Report how many lines of the data below contain "California". Give nothing besides the number.

→ RECORDS FOR PROCESSING
****

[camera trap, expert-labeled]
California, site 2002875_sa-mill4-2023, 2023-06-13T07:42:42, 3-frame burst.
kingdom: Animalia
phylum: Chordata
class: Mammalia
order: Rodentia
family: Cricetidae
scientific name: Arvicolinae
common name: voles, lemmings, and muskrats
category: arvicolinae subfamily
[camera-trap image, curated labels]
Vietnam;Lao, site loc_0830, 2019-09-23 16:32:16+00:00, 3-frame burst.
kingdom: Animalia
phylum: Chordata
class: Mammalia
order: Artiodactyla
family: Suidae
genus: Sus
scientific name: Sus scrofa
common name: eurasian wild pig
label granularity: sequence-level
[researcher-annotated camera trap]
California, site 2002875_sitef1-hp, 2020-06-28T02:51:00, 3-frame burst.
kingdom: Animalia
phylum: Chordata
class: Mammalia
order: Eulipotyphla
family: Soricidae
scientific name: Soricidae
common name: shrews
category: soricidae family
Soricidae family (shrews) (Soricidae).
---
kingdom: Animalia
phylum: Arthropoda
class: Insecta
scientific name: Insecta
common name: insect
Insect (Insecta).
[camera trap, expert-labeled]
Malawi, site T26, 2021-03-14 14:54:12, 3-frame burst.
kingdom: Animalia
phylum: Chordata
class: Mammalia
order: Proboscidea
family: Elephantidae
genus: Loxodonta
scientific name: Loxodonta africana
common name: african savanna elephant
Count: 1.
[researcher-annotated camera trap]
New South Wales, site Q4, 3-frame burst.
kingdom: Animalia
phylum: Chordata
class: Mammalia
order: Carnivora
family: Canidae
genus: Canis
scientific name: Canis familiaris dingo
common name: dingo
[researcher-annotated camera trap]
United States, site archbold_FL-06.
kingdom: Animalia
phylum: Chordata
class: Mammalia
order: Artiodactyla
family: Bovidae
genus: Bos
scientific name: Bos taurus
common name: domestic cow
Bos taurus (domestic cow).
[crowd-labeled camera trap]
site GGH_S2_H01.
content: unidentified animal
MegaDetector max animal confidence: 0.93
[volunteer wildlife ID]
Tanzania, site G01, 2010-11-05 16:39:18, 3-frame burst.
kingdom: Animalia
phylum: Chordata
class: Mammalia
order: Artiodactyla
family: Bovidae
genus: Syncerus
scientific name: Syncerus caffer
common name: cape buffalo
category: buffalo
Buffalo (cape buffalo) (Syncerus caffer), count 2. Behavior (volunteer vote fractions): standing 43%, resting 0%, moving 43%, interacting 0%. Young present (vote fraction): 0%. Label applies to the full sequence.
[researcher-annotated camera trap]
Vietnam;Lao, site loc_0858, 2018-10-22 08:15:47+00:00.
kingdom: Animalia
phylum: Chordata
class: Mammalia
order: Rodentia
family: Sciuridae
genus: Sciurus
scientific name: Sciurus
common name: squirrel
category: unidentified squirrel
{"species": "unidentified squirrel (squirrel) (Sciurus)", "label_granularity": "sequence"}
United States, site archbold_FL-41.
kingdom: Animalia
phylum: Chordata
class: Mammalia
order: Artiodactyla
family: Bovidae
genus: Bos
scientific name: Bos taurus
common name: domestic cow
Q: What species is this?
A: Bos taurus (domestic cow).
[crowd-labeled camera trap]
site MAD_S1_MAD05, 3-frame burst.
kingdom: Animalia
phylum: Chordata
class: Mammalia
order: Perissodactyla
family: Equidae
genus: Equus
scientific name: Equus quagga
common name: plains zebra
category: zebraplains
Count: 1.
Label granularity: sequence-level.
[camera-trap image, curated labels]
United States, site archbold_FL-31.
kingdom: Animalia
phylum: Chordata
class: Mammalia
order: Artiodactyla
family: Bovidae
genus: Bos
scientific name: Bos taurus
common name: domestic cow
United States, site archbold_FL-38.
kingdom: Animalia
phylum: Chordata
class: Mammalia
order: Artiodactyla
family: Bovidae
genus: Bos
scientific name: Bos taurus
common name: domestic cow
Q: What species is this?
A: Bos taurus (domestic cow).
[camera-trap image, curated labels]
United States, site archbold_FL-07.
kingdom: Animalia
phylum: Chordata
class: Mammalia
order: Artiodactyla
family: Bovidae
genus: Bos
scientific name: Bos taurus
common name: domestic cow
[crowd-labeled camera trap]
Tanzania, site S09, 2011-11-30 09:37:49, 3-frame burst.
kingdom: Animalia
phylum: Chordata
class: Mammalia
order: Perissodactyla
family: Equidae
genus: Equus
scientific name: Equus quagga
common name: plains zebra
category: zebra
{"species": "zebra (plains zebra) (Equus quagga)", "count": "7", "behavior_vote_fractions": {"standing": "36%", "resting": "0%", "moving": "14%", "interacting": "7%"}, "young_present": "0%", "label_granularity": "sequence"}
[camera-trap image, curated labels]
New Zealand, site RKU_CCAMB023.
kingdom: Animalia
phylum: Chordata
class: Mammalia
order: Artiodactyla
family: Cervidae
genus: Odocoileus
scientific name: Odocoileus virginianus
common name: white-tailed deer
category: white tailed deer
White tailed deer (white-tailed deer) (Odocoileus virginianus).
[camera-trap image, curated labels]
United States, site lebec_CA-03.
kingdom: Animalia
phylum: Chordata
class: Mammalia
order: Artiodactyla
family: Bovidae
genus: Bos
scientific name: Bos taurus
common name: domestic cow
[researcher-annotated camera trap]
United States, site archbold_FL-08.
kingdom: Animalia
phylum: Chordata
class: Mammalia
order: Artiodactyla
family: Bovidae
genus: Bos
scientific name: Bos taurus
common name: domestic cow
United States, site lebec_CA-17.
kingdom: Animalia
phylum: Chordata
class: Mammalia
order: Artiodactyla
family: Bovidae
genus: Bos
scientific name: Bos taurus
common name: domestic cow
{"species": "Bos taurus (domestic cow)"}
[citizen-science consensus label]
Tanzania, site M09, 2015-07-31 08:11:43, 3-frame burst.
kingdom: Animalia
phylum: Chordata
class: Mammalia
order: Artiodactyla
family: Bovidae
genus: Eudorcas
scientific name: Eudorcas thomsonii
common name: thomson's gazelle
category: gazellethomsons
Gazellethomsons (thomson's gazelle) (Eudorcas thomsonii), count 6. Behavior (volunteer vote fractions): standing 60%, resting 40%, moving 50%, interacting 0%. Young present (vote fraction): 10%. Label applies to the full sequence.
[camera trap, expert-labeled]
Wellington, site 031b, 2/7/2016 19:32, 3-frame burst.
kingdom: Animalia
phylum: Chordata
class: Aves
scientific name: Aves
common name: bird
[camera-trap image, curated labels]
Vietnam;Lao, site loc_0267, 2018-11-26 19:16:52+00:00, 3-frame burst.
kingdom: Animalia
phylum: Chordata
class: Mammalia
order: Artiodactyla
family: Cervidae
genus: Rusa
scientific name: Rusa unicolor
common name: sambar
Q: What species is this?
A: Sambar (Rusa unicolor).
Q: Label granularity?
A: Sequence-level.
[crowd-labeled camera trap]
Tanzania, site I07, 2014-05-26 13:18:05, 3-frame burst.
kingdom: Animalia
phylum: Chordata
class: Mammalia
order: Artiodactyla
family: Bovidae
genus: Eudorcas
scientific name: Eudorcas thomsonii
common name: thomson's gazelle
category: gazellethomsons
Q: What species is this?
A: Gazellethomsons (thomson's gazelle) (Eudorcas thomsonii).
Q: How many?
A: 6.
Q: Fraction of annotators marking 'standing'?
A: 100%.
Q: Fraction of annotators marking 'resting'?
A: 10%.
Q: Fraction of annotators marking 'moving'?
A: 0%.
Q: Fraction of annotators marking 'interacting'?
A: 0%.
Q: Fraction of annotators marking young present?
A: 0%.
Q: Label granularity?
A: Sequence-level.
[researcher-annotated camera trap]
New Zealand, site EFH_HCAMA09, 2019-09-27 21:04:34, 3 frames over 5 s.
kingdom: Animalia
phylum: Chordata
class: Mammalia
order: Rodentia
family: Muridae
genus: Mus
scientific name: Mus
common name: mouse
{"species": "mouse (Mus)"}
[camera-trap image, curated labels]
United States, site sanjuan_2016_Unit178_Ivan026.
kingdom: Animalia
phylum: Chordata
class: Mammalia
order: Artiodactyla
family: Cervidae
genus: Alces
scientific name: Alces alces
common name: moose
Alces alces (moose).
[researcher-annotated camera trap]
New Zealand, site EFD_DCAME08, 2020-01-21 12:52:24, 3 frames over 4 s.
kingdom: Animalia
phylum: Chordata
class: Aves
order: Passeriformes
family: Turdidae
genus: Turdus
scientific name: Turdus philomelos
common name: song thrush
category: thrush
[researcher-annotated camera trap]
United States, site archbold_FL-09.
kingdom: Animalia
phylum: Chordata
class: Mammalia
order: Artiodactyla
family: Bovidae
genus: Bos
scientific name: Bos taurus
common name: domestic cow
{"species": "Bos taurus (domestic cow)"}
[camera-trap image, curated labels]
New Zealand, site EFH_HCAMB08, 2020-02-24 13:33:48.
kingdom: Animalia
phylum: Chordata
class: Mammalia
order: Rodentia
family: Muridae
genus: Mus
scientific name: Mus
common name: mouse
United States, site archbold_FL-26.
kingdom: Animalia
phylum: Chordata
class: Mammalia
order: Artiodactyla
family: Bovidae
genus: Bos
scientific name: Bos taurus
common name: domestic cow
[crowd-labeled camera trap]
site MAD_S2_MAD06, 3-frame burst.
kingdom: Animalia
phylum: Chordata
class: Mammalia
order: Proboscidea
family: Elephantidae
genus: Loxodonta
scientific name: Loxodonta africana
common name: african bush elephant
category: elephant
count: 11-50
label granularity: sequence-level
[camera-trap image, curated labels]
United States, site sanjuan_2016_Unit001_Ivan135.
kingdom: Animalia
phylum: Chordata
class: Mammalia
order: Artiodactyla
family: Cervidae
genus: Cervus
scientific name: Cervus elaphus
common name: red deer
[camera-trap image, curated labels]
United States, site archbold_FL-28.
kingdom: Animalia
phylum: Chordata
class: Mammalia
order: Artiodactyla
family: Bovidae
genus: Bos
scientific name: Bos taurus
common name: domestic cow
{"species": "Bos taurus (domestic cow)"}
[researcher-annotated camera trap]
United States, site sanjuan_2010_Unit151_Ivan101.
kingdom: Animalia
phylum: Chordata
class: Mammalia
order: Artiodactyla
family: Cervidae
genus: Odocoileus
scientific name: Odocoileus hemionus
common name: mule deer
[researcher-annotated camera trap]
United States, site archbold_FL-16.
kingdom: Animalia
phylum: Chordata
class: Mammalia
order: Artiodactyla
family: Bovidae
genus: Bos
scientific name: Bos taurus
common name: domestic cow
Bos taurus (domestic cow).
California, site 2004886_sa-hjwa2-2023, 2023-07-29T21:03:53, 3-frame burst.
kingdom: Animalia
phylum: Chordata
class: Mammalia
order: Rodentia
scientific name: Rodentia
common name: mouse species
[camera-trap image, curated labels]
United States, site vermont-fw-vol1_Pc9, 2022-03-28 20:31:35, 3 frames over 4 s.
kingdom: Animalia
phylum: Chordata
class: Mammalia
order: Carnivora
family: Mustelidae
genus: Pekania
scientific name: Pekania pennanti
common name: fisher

****

→ SOLUTION TO THIS EXERCISE
3